FAILED: build/GZLE01/ok 
build/tools/dtk shasum -q  -c config/GZLE01/build.sha1 -o build/GZLE01/ok
build/GZLE01/d_a_wall/d_a_wall.rel: FAILED
415 files OK
WARNING: 1 computed checksum(s) did NOT match

Then that means something in your TU doesn't actually match exactly and you should figure out what it is. We'll go over a few methods of finding out what the issue is - though keep in mind that you can still submit a pull request even if you don't manage to figure it out, just mention that in the description of the PR and revert it in configure.py to NonMatching.

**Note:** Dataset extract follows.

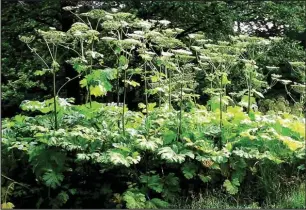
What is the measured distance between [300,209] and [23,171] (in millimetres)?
1811

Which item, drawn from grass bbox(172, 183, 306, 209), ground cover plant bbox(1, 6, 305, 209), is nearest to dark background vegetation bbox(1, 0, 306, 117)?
ground cover plant bbox(1, 6, 305, 209)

ninja diff (only for main.dol)

If the TU you're working on is in main.dol, you can run the ninja diff command and DTK will print out an explanation of exactly where the issue lies:

$ ninja diff
[4/4] DIFF build/GZLE01/framework.elf
FAILED: dol_diff 
build/tools/dtk -L error dol diff config/GZLE01/config.yml build/GZLE01/framework.elf
ERROR Expected to find symbol getZoneNo__20dStage_roomControl_cFi (type Function, size 0x1C) at 0x8005DCD0    
ERROR At 0x8005DCD0, found: offSwitch__10dSv_info_cFii (type Function, size 0x1AC)    
ERROR Instead, found getZoneNo__20dStage_roomControl_cFi (type Function, size 0x1C) at 0x8005EF6C    
ninja: build stopped: subcommand failed.

Unfortunately, this command currently only supports detecting differences in main.dol, while most actors are in RELs, so it won't print anything useful most of the time:

$ ninja diff
[3/3] DIFF build/GZLE01/framework.elf

If you're working on a REL, you'll have to locate the difference manually.

Weak function ordering

Even if all functions match 100%, it's possible for the TU to not match if the compiler put some of the functions from included headers in the wrong order. You can tell if this is the case by looking at the list of functions in objdiff and slowly moving your mouse down across all the function names on the left hand side - if the cursor on the right hand side jumps back and forth at times, then the functions aren't in the same order.

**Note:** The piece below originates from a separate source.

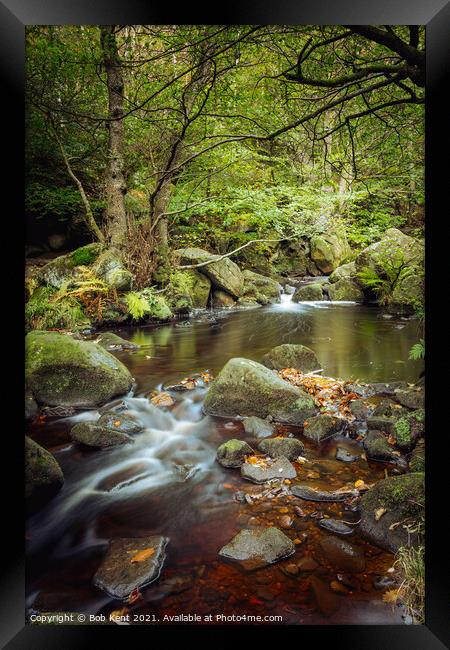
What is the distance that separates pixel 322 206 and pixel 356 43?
2.37 m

objdiff showing weak functions that are out of order

This issue is called weak function ordering, and it's so common, and has so many different possible causes, that it gets its own entire guide.

Documentation and naming

Once an actor is fully decompiled, you can start naming some of its member variables if you want to. This is completely optional - it's normal to submit a PR without documenting most fields. Leaving them unnamed (e.g. field_0x290) is preferable to coming up with wrong names if you aren't sure.

But if you do decide to start naming things, you should check out the coding guidelines page.